American college football season

The 2011 The Citadel Bulldogs football team represented The Citadel, The Military College of South Carolina in the 2011 NCAA Division I FCS football season. The Bulldogs were led by seventh year head coach Kevin Higgins and played their home games at Johnson Hagood Stadium. They are a member of the Southern Conference. They finished the season 4–7, 2–6 in SoCon play to finish in eighth place.

==Preseason==
The Bulldogs returned a total of 22 starters from last year's team, losing only 6 players. On offense, ten starters returned, while eight return on defense and four on special teams. SoCon coaches picked The Citadel to finish eight in the conference, ahead of only Western Carolina. Media covering the conference picked The Citadel to finish last. Only one Bulldog was picked to the preseason All-Conference team, with senior LB Tolu Akindele on the second team.

==Schedule==

| Date | Time | Opponent | Site | TV | Result | Attendance |
| September 3 | 6:00 pm | Jacksonville* | Johnson Hagood Stadium; Charleston, SC; | BI | W 31–9 | 12,099 |
| September 10 | 6:00 pm | Furman | Johnson Hagood Stadium; Charleston, SC (Rivalry); | ESPN3 | L 6–16 | 13,414 |
| September 24 | 1:30 pm | at Elon | Rhodes Stadium; Elon, NC; |  | L 15–18 ^{OT} | 10,883 |
| October 1 | 6:00 pm | at No. 15 Chattanooga | Finley Stadium; Chattanooga, TN; |  | W 28–27 | 10,727 |
| October 8 | 1:00 pm | No. 5 Wofford | Johnson Hagood Stadium; Charleston, SC (rivalry); | BI | L 14–43 | 12,316 |
| October 15 | 2:00 pm | No. 7 Appalachian State | Johnson Hagood Stadium; Charleston, SC; | BI | L 42–49 | 14,154 |
| October 22 | 3:00 pm | at Western Carolina | E. J. Whitmire Stadium; Cullowhee, NC; |  | W 35–7 | 7,277 |
| October 29 | 1:00 pm | VMI* | Johnson Hagood Stadium; Charleston, SC (Military Classic of the South); | BI | W 41–14 | 11,184 |
| November 5 | 2:00 pm | at No. 5 Georgia Southern | Paulson Stadium; Statesboro, GA; | BI | L 12–14 | 18,408 |
| November 12 | 2:00 pm | Samford | Johnson Hagood Stadium; Charleston, SC; | ESPN3 | L 14–19 | 13,591 |
| November 19 | 12:00 pm | at No. 14 (FBS) South Carolina* | Williams–Brice Stadium; Columbia, SC; | ESPN3 | L 20–41 | 76,816 |
*Non-conference game; Homecoming; Rankings from The Sports Network Poll released prior to the game; All times are in Eastern time;

==Awards==
After placing only one player on the preseason team, the Bulldogs placed four players on the postseason All Conference teams, along with two on the All Freshman team.

===Season===
Derek Douglas, DL - 1st Team All Conference (Coaches and Media)
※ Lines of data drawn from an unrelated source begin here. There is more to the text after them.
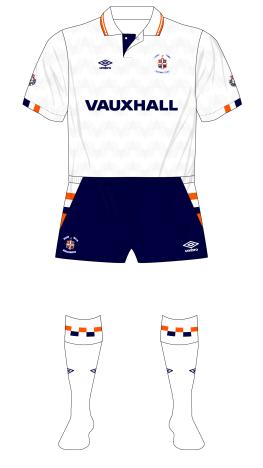 Luton-Town-1990-1991-Umbro-home-kit-Vauxhall-01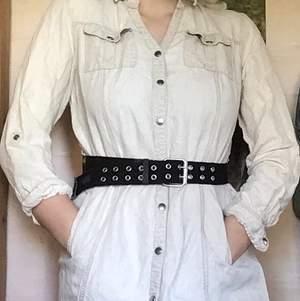 Fräsch skjortklänning. Tyvärr saknas den nedersta knappen, men detta kan lätt åtgärdas med nål och tråd.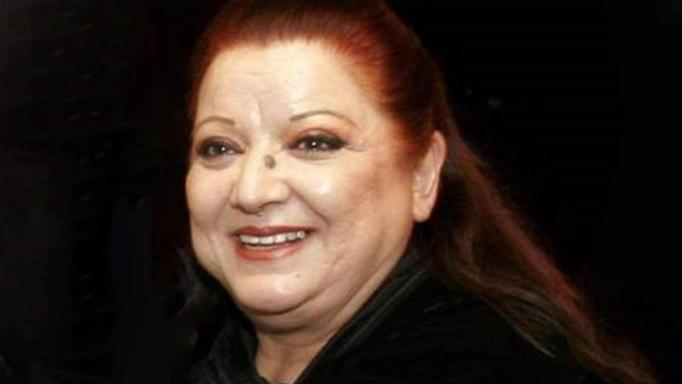 Τζέσυ Παπουτσή
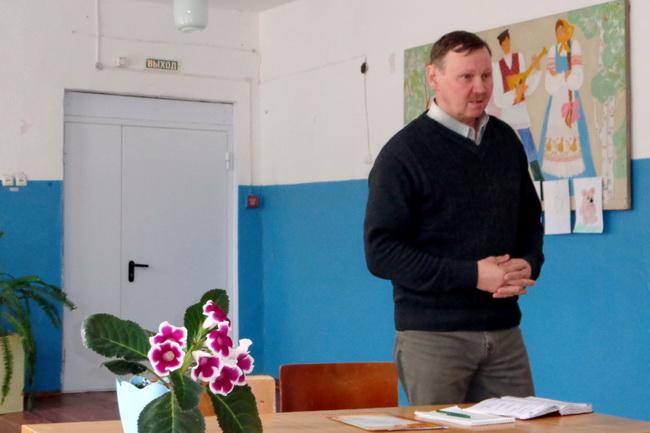 Состоялась долгожданная встреча жителей села с. Ухтым с главой Ошланского сельского поселения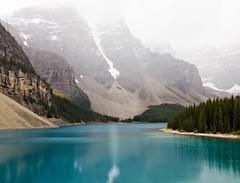 Moraine Lake (mahonyweb) Tags: lake canada beautiful landscape interestingness interesting explore alberta lakelouise lightroom banffnationalpark morainelake valleyofthetenpeaks canon1740l glaciallake top500 flickrexplore rockflour magicdonkey explorefrontpage canonllens canoneos1dsmarkiii canon1dsmarkiii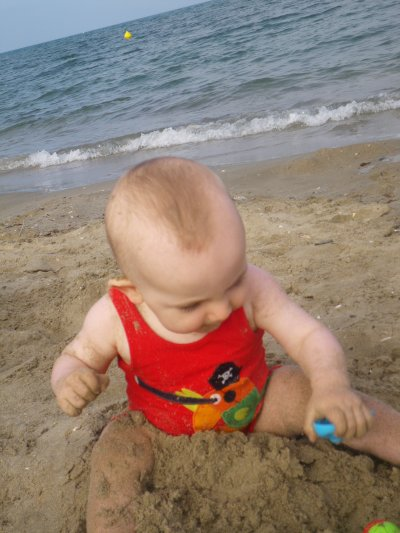 petit pirate a la mer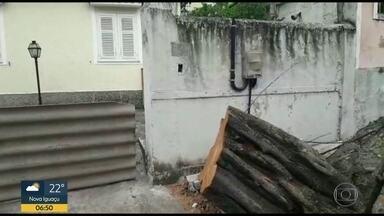 Moradores estão desde domingo sem energia elétrica em Maria da Graça - Defensoria pediu que Light monte gabinete de crise pra resolver todas as pendências. Concessionária disse que já fez isso.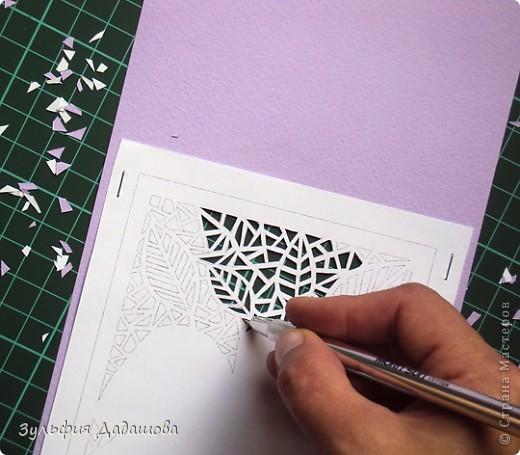 Мастер-класс снят специально для интернет-магазина Read.ru.   Понадобится бумага для пастели розового и сиреневого оттенков, плотностью   130-160 гр/м2. Распечатать шаблон на офисной бумаге. Шаблон рассчитан на формат А4.  Размеры открытки  по шаблону 10,5х15 см в сложенном виде  фото 4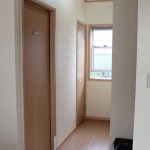 【トイレ】 1階に3つ、2階に1つ設置しています。1階には身体障害者用のトイレもございます。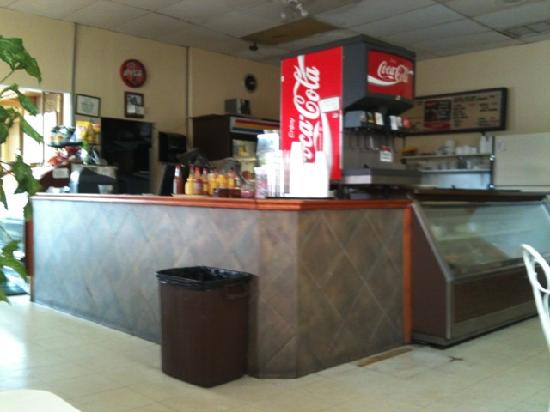 Vega's Cafe: Inside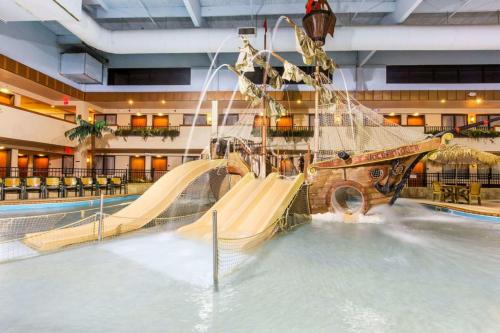 Ramada by Wyndham Sioux Falls Airport Hotel & Suites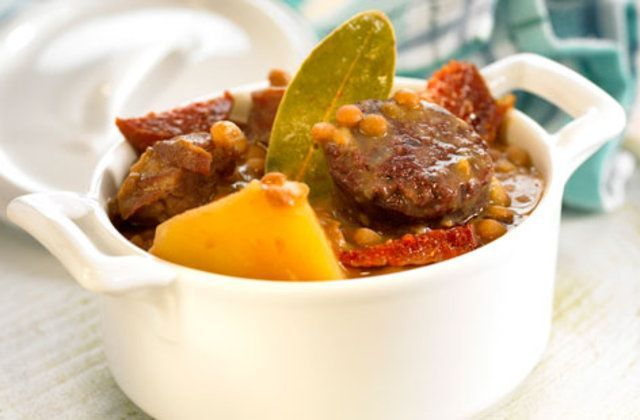 Ensopado de carne de Vaca, lentilha e batata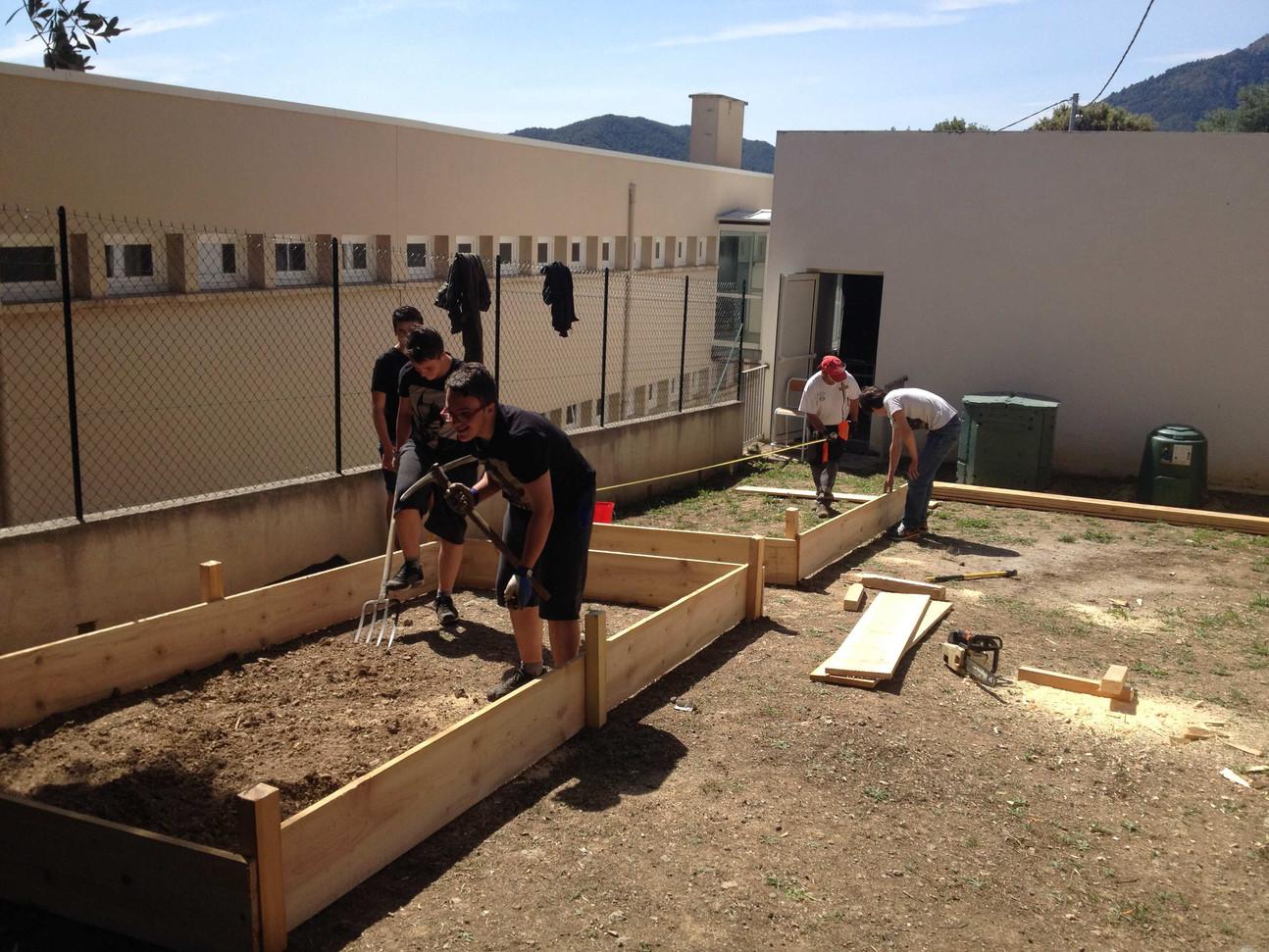 Travailler dehors, créer, mettre en place un plan, préparer les matériaux et faire la mise en place...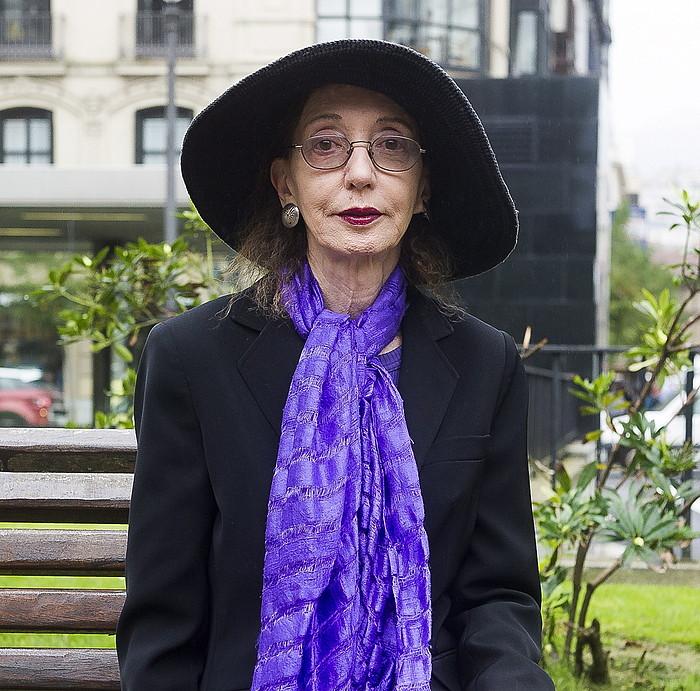 Joyce Carol Oates kritiko azaldu da Donald Trump AEBetako presidentearekin.
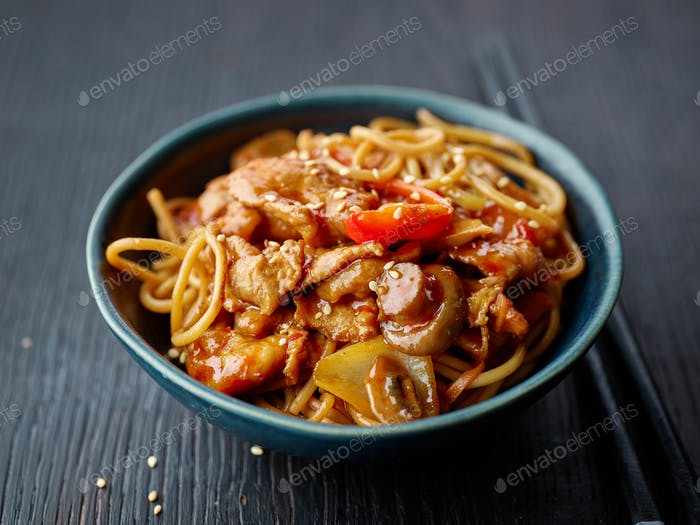 fried noodles and vegetables with hot chicken sauce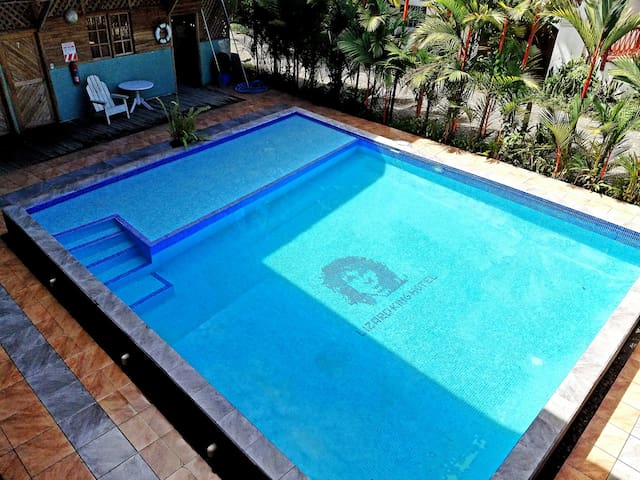 Lizard King Hotel & Suites: 2 Bed A/C Room
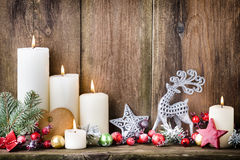 De kaarsen van de Kerstmiskomst met feestelijk decor Royalty-vrije Stock Afbeelding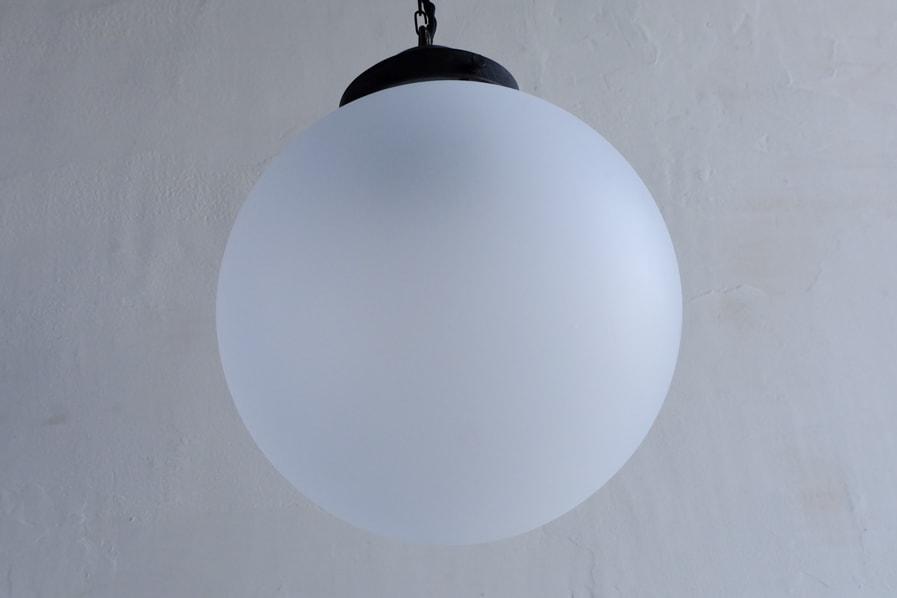 日本のアンティーク調の艶消しガラスの照明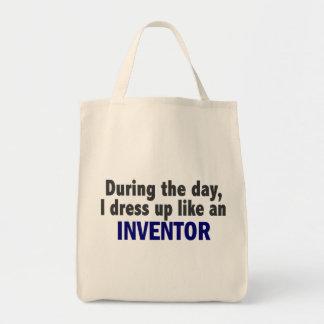 Durante o dia eu visto-me acima como um inventor bolsa para compras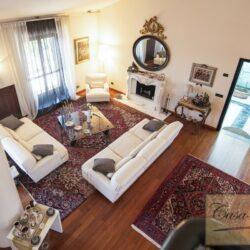 Penthouse Apartment with Terrace in Central Viareggio 11
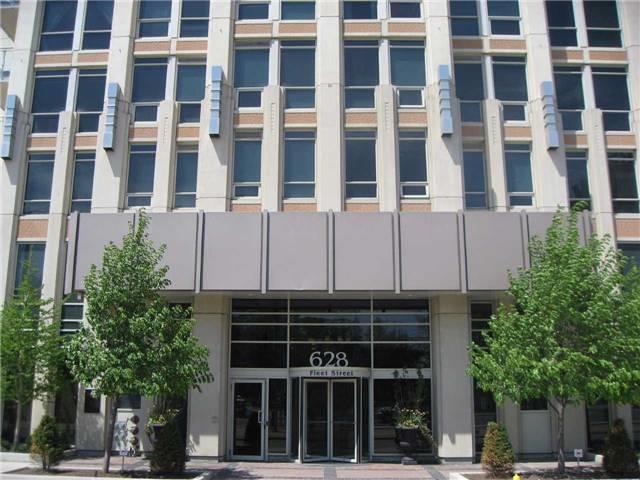 Condo Apartment at 628 Fleet St, Unit 424, Toronto, Ontario. Image 7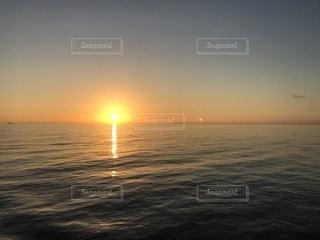 水の体の上の夕日の写真・画像素材[2336260]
Cass Couey, P - 1st Team All Conference (Coaches and Media)

Mike Sellers, OL - 1st Team All Conference (Coaches), 2nd Team All Conference (Media)

Chris Billingslea - 2nd Team All Conference (Coaches and Media)

Aaron Miller - All Freshman (Coaches)
Rah Muhammad - All Freshman (Coaches)

===Weekly===
Rob Harland (LB) - SoCon Defensive Player of the Week, week 5

== Game summaries ==

===Jacksonville===

| Quarter | 1 | 2 | 3 | 4 | Total |
|---|---|---|---|---|---|
| Jacksonville | 9 | 0 | 0 | 0 | 9 |
| The Citadel | 0 | 14 | 10 | 7 | 31 |

===Furman===

| Quarter | 1 | 2 | 3 | 4 | Total |
|---|---|---|---|---|---|
| Furman | 6 | 7 | 0 | 3 | 16 |
| The Citadel | 0 | 6 | 0 | 0 | 6 |

===Elon===

| Quarter | 1 | 2 | 3 | 4 | OT | Total |
|---|---|---|---|---|---|---|
| The Citadel | 0 | 7 | 0 | 8 | 0 | 15 |
| Elon | 0 | 6 | 6 | 3 | 3 | 18 |

===Chattanooga===

The Citadel trailed 27-0 in the third quarter before rallying to score four touchdowns, taking a 28–27 lead. DB Davis Boyle intercepted a pass from B.J. Coleman in the final minutes to seal the upset over #15 Chattanooga.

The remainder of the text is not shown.